Give each engineer a little brass monkey.
When you're about to enter the tunnel, you stop your train. You pat around in the bowl to see if a brass monkey is in the bowl.
If there's a monkey, someone else is using the tunnel, so you have to wait until their train is entirely in the tunnel, at which time the conductor gets out of the caboose and grabs the monkey from the bowl.
If there's no monkey, no one else is using the tunnel. So, you can grab your monkey from the engine compartment, put it in the bowl and drive through the tunnel, knowing you have acquired exclusive access to the track. Of course, you stop briefly to allow the conductor to retrieve the brass monkey.
Guess what?
They still had collisions!
Why? What's the situation or sequence of actions that causes this to fail?
That's a race condition.
In a written document, you can explain how the race condition leads to an accident.
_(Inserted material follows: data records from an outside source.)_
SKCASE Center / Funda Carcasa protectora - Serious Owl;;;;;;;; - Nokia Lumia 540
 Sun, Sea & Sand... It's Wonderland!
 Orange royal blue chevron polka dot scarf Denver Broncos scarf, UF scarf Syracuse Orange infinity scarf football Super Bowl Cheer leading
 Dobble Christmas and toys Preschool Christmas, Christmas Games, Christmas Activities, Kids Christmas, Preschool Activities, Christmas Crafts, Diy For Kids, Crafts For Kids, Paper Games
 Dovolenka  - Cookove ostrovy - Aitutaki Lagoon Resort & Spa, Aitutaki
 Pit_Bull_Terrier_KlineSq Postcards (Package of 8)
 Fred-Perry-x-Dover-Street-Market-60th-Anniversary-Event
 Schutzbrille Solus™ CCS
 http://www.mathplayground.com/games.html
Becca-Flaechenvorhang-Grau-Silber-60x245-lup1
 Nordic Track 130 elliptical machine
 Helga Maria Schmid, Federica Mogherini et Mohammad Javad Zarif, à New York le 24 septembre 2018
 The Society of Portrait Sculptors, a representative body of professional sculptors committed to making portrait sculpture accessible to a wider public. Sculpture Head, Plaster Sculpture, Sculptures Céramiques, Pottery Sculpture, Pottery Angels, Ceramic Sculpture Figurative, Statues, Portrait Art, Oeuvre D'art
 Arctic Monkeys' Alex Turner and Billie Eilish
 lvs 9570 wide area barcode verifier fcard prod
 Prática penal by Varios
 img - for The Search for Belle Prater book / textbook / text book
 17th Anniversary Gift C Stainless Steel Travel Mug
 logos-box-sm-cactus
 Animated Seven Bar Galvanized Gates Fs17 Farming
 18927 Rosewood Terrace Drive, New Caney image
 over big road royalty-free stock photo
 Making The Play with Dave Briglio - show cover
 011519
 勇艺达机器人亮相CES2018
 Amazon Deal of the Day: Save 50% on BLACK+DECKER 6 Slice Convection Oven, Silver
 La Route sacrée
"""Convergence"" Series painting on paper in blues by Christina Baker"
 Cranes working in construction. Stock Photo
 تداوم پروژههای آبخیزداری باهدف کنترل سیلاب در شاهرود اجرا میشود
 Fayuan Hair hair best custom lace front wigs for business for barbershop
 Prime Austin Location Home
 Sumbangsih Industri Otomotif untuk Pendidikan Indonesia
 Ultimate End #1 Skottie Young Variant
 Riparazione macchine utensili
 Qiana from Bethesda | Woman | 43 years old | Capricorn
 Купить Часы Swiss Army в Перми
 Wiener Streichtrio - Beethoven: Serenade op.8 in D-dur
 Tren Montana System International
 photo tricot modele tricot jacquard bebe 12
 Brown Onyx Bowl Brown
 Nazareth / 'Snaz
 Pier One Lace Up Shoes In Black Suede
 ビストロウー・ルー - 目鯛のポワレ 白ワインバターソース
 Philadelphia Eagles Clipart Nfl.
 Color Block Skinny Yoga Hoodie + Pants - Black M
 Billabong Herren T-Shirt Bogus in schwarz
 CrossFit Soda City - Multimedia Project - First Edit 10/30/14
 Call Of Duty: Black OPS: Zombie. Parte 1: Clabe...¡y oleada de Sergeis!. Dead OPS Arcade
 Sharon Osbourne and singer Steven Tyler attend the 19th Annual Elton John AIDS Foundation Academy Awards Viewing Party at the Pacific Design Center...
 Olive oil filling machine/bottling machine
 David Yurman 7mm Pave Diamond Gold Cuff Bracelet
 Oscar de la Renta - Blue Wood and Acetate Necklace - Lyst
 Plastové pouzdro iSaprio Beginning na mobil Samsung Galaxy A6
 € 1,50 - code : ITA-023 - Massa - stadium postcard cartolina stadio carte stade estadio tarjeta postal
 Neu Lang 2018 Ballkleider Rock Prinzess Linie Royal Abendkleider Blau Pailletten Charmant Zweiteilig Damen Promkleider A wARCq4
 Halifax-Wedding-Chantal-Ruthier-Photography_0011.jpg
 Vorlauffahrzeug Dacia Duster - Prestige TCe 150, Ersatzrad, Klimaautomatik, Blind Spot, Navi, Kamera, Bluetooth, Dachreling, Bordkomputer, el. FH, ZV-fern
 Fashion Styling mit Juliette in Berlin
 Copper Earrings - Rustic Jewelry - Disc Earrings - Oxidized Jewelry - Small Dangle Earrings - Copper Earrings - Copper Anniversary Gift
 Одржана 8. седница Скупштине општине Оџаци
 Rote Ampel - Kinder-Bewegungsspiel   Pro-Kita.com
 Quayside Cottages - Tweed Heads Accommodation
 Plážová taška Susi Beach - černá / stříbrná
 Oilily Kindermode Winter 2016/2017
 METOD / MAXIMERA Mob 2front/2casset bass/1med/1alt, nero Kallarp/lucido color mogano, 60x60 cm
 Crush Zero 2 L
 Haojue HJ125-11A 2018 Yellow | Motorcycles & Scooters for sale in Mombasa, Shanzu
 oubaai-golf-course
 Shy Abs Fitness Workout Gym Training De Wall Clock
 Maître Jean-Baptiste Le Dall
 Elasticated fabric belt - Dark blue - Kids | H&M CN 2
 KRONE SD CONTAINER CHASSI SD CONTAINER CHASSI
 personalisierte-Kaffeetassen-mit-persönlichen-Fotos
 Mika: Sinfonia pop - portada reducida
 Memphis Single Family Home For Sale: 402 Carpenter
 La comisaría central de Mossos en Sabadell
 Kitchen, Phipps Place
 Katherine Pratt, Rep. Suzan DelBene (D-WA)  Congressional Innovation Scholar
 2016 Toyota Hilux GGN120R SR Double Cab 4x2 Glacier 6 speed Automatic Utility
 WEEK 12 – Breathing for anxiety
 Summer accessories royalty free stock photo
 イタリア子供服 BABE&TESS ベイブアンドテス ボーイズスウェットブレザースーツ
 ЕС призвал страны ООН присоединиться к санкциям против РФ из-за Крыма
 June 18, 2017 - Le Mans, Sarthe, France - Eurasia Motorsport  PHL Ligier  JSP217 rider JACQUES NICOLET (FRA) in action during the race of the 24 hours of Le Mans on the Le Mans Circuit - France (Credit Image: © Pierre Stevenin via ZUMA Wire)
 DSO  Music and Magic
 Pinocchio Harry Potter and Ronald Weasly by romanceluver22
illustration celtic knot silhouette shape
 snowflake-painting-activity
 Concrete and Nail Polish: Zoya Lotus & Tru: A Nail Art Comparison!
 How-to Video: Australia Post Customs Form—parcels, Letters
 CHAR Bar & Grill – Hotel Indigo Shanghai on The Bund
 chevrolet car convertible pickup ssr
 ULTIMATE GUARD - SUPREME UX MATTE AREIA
In a presentation, you can coach the audience through reasoning about concurrency and locking.
i would use a shared memory bank account example of a data race condition.
explain that the computer does something like: load balance; add 1; store balance;. consider two threads that are modifying your bank account balance (you and your wife are both depositing one dollar at the same time).
if both threads get interuupted after the: load balance; and then resume, you can lose one dollar.
see: http://wasp.cs.washington.edu/atomeclipse/handouts.pdf
As you mentioned, you often need to introduce other concepts (mutual exclusion, threads of execution) to accurately describe race conditions, even in a metaphor. So try defining these terms (or at least getting the idea across) first, using metaphor.
As a simple example, let's use a 4-way intersection (set in a country where you drive on the right). Divide the intersection into 4 quadrants: North-West, North-East, South-East, and South-West. Now call each quadrant a resource, and call each car a thread of execution. These cars only respect traffic systems, and since there are no stop signs or traffic lights at this intersection, the cars barrel right on through without slowing or considering traffic.
You can easily show that simultaneous use of one of these quadrants by more than one car is bad, and results in a car crash. One obvious solution is to install a traffic system. The system ensures that no more than one car is passing through a quadrant at the same time. It can do this intricately, without tying up all the resources. For example, letting cars coming from the South make a left turn to head West (using south-east and north-west quadrants), while letting cars coming from the West make a right turn to head South (using the south-west quadrant). The traffic system is providing mutual exclusion, or preventing simultaneous use (by multiple cars) of a common resource (the quadrant of road in the intersection).
This at least provides the ideas behind these definitions, the idea that simultaneously accessing shared resources can be bad, and that mutual exclusion can solve this problem. After this is established, you'll need to map these to a more appropriate metaphor to show what a race condition is and how it's one of those bad things that results from lack of mutual exclusion for a common resource.
It takes a bit longer, but it grants some familiarity with terms and the big picture before drilling down into a more complex metaphor.
Talking about money to your stakeholders might send them into panic mode especially if they assume they are losing actual money because of this, which is not exactly ideal if the problem does not specifically result in a net loss of profits, so here's a less financially oriented story on how you can explain a race condition to anyone.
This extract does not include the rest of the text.